Shroff RC, Shah V, Hiorns MP, et al. The circulating calcification inhibitors, fetuin-A and osteoprotegerin, but not matrix Gla protein, are associated with vascular stiffness and calcification in children on dialysis

Nephrourology Unit, Great Ormond Street Hospital & UCL Institute of Child Health, London WC1N 1EH, UK.
Nephrology Dialysis Transplantation (Impact Factor: 3.58). 06/2008; 23(10):3263-71. DOI: 10.1093/ndt/gfn226
Source: PubMed


Vascular calcification occurs in the majority of patients with chronic kidney disease, but a subset of patients does not develop calcification despite exposure to a similar uraemic environment. Physiological inhibitors of calcification, fetuin-A, osteoprotegerin (OPG) and undercarboxylated-matrix Gla protein (uc-MGP) may play a role in preventing the development and progression of ectopic calcification, but there are scarce and conflicting data from clinical studies.
We measured fetuin-A, OPG and uc-MGP in 61 children on dialysis and studied their associations with clinical, biochemical and vascular measures.

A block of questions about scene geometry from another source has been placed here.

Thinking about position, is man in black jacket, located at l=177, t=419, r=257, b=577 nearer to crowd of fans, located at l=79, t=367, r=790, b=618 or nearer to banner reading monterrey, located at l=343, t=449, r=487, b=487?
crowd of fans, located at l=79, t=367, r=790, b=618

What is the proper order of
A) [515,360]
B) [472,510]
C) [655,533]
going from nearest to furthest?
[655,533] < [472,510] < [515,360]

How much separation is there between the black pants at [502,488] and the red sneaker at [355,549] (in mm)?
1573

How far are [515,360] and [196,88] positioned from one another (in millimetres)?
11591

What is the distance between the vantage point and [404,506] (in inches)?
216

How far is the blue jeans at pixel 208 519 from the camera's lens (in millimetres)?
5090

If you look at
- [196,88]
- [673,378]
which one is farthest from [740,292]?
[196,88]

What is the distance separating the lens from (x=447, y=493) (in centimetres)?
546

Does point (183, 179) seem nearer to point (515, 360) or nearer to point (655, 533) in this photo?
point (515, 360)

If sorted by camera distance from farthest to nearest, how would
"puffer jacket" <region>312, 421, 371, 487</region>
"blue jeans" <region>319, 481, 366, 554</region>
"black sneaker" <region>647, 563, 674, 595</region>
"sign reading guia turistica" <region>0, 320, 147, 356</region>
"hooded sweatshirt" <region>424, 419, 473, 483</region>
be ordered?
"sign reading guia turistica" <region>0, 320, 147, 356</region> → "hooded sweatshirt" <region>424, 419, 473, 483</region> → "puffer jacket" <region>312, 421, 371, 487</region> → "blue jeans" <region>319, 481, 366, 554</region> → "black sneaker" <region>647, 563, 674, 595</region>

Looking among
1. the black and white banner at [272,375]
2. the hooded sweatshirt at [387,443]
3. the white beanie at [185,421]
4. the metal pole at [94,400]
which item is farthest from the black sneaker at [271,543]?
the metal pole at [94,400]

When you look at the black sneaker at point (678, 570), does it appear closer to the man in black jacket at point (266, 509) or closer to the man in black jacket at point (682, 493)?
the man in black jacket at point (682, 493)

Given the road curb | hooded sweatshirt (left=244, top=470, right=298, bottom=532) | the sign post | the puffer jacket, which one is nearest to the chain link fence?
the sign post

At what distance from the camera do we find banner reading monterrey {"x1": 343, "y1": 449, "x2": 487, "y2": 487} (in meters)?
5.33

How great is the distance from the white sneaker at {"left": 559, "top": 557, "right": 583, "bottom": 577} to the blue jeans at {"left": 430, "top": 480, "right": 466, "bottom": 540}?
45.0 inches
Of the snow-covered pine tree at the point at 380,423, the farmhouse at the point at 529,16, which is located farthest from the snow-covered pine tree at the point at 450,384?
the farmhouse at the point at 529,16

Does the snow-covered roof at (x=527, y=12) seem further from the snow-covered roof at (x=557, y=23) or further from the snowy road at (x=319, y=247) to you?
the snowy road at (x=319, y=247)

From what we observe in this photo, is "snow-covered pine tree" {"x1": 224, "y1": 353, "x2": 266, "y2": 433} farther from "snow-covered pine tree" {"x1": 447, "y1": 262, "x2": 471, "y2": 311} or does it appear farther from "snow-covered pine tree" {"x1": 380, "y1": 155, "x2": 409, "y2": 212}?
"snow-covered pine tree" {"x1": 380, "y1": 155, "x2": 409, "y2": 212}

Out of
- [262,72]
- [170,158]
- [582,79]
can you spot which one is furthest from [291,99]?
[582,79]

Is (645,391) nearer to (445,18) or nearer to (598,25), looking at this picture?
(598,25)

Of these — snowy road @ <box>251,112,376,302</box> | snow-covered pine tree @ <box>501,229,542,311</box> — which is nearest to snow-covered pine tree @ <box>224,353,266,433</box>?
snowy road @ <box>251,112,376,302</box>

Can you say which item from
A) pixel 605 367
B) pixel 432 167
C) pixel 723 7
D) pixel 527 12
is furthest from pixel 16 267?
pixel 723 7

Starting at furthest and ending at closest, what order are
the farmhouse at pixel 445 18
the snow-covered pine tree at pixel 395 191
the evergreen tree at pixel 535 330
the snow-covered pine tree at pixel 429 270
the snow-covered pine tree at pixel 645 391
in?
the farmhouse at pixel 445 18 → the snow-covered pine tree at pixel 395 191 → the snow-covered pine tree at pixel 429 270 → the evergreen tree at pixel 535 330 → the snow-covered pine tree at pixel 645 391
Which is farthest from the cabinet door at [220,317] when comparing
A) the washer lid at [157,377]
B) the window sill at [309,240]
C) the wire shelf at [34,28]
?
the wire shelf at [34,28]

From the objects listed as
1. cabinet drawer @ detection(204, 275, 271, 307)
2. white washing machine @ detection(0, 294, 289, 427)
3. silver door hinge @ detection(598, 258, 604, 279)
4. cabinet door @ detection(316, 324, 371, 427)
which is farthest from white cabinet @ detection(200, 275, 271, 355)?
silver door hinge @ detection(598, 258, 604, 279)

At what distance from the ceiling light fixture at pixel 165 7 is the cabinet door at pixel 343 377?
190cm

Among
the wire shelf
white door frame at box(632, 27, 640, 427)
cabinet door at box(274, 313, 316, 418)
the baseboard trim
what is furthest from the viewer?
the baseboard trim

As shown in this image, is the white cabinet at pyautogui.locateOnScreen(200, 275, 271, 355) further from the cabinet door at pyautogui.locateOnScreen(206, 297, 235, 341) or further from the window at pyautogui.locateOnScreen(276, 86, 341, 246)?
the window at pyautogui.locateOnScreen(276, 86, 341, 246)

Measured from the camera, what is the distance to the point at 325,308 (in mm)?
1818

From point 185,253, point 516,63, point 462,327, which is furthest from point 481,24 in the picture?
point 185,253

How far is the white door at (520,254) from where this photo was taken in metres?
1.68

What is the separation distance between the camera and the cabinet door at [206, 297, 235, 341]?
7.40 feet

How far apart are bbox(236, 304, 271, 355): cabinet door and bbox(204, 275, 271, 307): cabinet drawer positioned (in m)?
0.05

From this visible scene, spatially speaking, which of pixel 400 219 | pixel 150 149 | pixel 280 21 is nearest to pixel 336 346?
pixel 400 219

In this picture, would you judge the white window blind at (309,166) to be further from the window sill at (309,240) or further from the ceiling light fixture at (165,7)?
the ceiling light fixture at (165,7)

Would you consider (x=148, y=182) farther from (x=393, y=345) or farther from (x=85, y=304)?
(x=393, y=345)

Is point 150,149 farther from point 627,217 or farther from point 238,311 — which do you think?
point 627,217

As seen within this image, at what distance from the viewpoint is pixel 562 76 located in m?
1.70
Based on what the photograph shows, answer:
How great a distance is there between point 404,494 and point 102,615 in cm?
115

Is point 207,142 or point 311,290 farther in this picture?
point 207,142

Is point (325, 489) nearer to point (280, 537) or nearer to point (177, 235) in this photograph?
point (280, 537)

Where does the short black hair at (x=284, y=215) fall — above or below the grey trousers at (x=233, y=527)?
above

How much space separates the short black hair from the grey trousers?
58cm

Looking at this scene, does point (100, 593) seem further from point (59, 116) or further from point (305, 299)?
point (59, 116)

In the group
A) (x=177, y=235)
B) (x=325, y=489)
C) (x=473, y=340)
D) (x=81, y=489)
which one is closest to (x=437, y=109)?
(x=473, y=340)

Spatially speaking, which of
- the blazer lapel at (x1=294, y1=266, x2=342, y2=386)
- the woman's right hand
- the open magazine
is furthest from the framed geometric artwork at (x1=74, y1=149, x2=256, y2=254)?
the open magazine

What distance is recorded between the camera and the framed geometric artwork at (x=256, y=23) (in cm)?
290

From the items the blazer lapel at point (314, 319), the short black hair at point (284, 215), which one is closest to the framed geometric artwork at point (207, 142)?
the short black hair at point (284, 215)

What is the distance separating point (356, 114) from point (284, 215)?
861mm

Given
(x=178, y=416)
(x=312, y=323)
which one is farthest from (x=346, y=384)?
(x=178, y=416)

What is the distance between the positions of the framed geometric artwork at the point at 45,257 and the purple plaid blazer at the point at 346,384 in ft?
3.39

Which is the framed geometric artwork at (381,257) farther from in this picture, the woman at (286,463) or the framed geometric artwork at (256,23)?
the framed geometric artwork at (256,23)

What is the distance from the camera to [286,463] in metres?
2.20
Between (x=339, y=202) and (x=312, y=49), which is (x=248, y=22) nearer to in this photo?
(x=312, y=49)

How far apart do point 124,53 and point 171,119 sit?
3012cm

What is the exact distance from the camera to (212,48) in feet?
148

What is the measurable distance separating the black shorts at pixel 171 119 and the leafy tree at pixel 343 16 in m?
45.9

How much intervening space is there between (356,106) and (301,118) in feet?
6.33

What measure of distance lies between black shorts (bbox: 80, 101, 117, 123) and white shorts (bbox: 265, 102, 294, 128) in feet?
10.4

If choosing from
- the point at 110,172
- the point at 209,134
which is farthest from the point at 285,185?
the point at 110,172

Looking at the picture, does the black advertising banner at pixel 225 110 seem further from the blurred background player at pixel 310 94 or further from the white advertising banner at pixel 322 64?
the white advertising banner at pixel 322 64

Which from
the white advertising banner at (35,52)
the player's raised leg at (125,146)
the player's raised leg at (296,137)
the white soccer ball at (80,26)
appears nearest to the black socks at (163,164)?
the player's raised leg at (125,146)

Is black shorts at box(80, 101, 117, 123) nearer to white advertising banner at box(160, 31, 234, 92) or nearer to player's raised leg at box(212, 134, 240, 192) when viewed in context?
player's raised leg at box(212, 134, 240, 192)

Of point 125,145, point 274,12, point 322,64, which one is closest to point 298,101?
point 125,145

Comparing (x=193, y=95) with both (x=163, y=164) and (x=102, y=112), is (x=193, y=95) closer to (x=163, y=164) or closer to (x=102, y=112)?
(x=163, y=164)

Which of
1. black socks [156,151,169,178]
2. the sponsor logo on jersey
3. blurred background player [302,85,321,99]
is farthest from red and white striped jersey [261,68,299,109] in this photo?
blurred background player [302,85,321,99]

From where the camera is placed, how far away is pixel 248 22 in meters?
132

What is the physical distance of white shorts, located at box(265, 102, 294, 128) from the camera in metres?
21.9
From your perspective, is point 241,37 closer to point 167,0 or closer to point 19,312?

Fetuin-A and OPG were higher and uc-MGP lower in dialysis patients than controls. In controls, fetuin-A and OPG increased with age. Fetuin-A showed an inverse correlation with dialysis vintage (P = 0.0013), time-averaged serum phosphate (P = 0.03) and hs-CRP (P = 0.001). Aortic pulse wave velocity (PWV) and augmentation index showed a negative correlation with fetuin-A while a positive correlation was seen with PWV and OPG. Patients with calcification had lower fetuin-A and higher OPG than those without calcification. On multiple linear regression analysis Fetuin-A independently predicted aortic PWV (P = 0.004, beta = -0.45, model R(2) = 48%) and fetuin-A and OPG predicted cardiac calcification (P = 0.02, beta = -0.29 and P = 0.014, ss = 0.33, respectively, model R(2) = 32%).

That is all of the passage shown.